The second sign was also mission-critical, Girdler said, as an entire industrial community off of the Ky. 914 bypass has historically been overlooked and difficult to locate. The Lake Cumberland Commerce Complex — home to AHF Products, Duraflame, Menzner Hardwoods Co., Worldwide Equipment Inc., the City of Somerset Sanitation Department and newcomer Tri-State Caskets — now has a large directional sign at the entrance and several small directional signs throughout the complex showcasing the companies located there and helping direct motorists and delivery trucks.
“It was incredibly important to SPEDA that we do all we can to identify our industrial sites, maximize public awareness for the companies within those sites, and help motorists in the area find their way,” Girdler said. “We are proud Pulaski County is home to all of these companies and are committed to doing all we can as an economic development organization to help raise their profile.”
Pulaski County Judge-Executive Marshall Todd said the signs are proof that Pulaski County is joining a growing movement to focus on the benefits of tourism to local economies.“These new signs bring not only a new sense of direction to travelers from out of the area and out of the state, but they also signal a new era of ownership in our community,” Todd said. “Pulaski County has so much to offer to businesses and citizens alike. We are constantly moving forward and these signs help point the way.”
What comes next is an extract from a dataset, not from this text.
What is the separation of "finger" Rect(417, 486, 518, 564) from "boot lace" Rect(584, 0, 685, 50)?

Wayfinding projects like these are a critical part of an overall approach to raising Somerset-Pulaski County’s profile across the state and nation, Somerset Mayor Alan Keck said. Telling the community’s story and showcasing its pride through public art projects, events, parks and recreation, tourism and other quality-of-life initiatives has been SPEDA’s focus since its inception four years ago — and a huge driver for the unprecedented economic development wins that have resulted.
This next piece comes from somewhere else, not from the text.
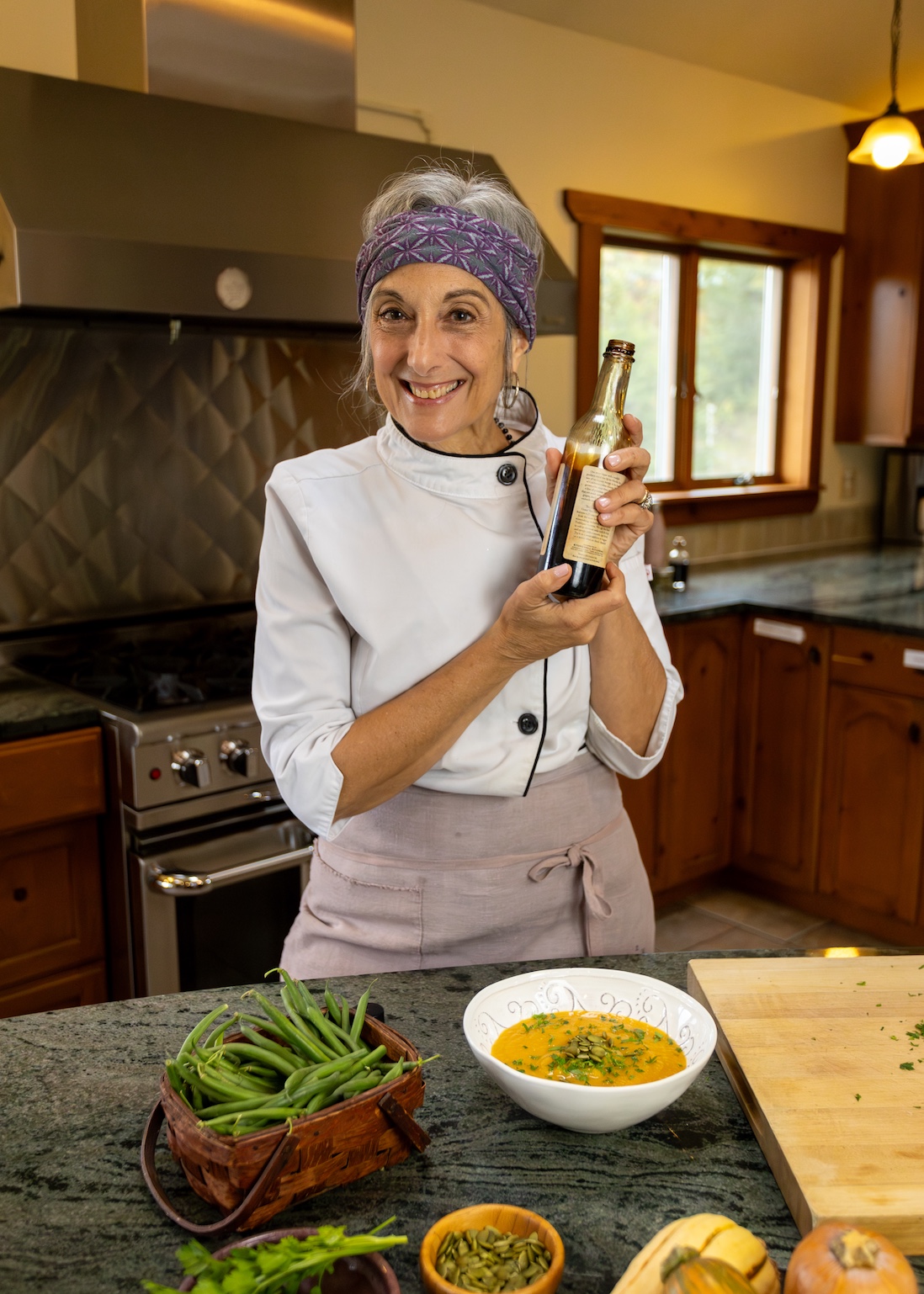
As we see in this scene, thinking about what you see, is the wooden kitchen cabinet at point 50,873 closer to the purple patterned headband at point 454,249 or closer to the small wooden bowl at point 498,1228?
the purple patterned headband at point 454,249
“These may just look like signs, but they’re so much more than just signs,” Keck said. “They’re key to how people experience our community. I’ve said it often — community is not just a place, it’s a feeling. The more we can do to support our local industries, welcome visitors, and make our residents feel at home and proud, the more people will want to be a part of this effort because they feel connected to it. It’s exciting to be a part of this historic period of growth for Somerset and Pulaski County.”